Required work → Write the records out again, exactly as they stand below.

Record set →
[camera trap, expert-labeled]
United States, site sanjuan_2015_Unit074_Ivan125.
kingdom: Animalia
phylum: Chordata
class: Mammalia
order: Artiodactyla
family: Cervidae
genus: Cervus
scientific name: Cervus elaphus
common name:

Expected answer →
[camera trap, expert-labeled]
United States, site sanjuan_2015_Unit074_Ivan125.
kingdom: Animalia
phylum: Chordata
class: Mammalia
order: Artiodactyla
family: Cervidae
genus: Cervus
scientific name: Cervus elaphus
common name:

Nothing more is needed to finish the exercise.